An Investment In Human Capital
“Because of our size and the complexity of our operation, we have an obligation to the membership to get people on board who have the skills or the ability to develop the skills SPIRE needs to succeed,” says Jeff Streiffer, vice chair of SPIRE’s board of directors.
And as part of its HR strategy, SPIRE has taken a keener interest in the acquisition, training, and assessment of individuals at every level.
Part 1 — Employees
The lessons gained in the recession have stuck with SPIRE from an operational perspective. Although recent successes have lessened the financial pressures and opened new doors, ongoing economic and regulatory challenges mean the credit union must continue to get the most out of every available resource.
“I’m a strong believer that we do not blame poor service on an extra piece of paperwork or regulations,” Stoltz says. “When we serve our members, we should avoid using outside issues as a crutch for longer wait times on a loan app or poor service at the counter.”
Each of SPIRE’s 147 full-time employees serve 438 members versus a peer average of 348, according to Callahan & Associates’ Peer-to-Peer analytics, without sacrificing either service or loan generation to get there.

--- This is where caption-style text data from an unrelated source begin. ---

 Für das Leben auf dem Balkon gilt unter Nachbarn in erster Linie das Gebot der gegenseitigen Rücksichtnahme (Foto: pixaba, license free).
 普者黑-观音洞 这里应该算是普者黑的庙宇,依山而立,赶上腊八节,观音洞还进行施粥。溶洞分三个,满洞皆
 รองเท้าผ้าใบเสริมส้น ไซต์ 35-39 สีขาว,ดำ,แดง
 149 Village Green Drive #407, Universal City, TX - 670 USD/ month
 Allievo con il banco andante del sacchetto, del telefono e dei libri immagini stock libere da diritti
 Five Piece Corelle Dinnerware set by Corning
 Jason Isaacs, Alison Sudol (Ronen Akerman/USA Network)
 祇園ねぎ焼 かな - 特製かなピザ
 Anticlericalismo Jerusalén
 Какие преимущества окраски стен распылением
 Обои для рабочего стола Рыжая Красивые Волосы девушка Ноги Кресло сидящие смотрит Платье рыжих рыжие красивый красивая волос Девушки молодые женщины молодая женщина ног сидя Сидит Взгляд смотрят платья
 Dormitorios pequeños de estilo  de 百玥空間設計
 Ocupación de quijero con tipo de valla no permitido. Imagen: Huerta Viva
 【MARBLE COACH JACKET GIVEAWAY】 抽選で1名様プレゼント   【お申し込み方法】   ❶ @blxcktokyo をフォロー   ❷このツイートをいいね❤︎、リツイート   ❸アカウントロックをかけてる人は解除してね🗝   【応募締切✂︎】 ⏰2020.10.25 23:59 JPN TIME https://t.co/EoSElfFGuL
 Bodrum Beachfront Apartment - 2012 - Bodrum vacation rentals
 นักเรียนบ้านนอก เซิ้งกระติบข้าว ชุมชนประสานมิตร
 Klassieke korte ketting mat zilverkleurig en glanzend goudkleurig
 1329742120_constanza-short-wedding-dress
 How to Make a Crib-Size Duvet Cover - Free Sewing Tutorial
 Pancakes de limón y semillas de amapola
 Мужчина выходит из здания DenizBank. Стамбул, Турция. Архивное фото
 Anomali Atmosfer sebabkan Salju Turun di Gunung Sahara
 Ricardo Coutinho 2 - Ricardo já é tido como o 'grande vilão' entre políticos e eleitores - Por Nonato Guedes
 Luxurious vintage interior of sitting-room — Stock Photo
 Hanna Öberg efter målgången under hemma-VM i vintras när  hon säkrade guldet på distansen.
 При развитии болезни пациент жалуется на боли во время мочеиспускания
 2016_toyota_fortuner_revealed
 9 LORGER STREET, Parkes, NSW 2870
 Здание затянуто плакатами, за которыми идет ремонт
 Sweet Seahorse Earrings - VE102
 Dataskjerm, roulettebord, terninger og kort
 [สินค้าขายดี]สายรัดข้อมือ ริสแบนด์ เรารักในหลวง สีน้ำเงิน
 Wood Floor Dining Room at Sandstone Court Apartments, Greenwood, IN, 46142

“For the most part, our employees are universal,” Eaton says. “But we’ve found that the success of this model depends on both the size and makeup of the organization as well as your rate of employee turnover.”
Part 2 — Executives
Siloed thinking doesn’t just affect the front line, it can be equally rampant in the corner office. That’s why SPIRE has retooled its communication structure for executives so no one party or group of interests dominates the process of putting together a compelling vision for the organization. Each August, Stoltz goes on a group session listening tour. The tour includes one-on-one time with the board as well as mid- and lower-level managers, and although the vice presidents are in attendance at these sessions, they remain silent and allow their employees to provide unfiltered feedback.
Likewise, Executive Vice President Stan Edwards holds his own group sessions with the vice presidents. Stoltz does not attend these meetings, which allows his team to have a more off-the-cuff discussion.
“We match up the best insights from these sessions to see where our VPs and other groups, as well as we as a team, feel we should go,” Stoltz says.
During an all staff meeting on Presidents’ Day, credit union management educates the entire staff on the year’s key issues and initiatives. SPIRE also shares this information with members during its annual member appreciation day event.
Part 3 — The Board
The board at SPIRE is about as diverse as they come. And that’s a trait the credit union wants to develop in the years ahead.
“My saying is “If we’re not here, who can we help?” so I personally put on more of a business hat than a co-op hat,” says Jim Taglia, board member. “But we also have an engineer, an attorney, and a couple of people that were in human resources, so we all look at things a little bit differently.”
In addition to studying traditional board packets and high-level updates from the CEO, the board is also expected to stay apprised of both industry-specific as well as general events, publications, and resources according to their personal interests and strengths.
“Because I’m a lawyer, I pay particular attention to the legal side,” Streiffer says. “I’ll take newsletters from my industry and webinars on the latest with the Consumer Financial Protection Bureau or Dodd-Frank and share those with management so everyone is up to speed from a regulatory perspective.”
The board has also become more involved in building its own transition strategy as well as a self-appraisal process. Term limits have proven to be a successful tool in creating a balance between fresh perspectives and seasoned, experience directors, says Stoltz. The next step for the credit union will be to develop volunteer channels outside the traditional board structure that can serve as a source for qualified board candidates when an opening becomes available.
Part 4 — Bringing It All Together
“As we continue to grow, we want to better understand where there are gaps in our institutional skill set so when we recruit for any of these roles, there’s some intent to whom we bring aboard and why,” Stoltz says.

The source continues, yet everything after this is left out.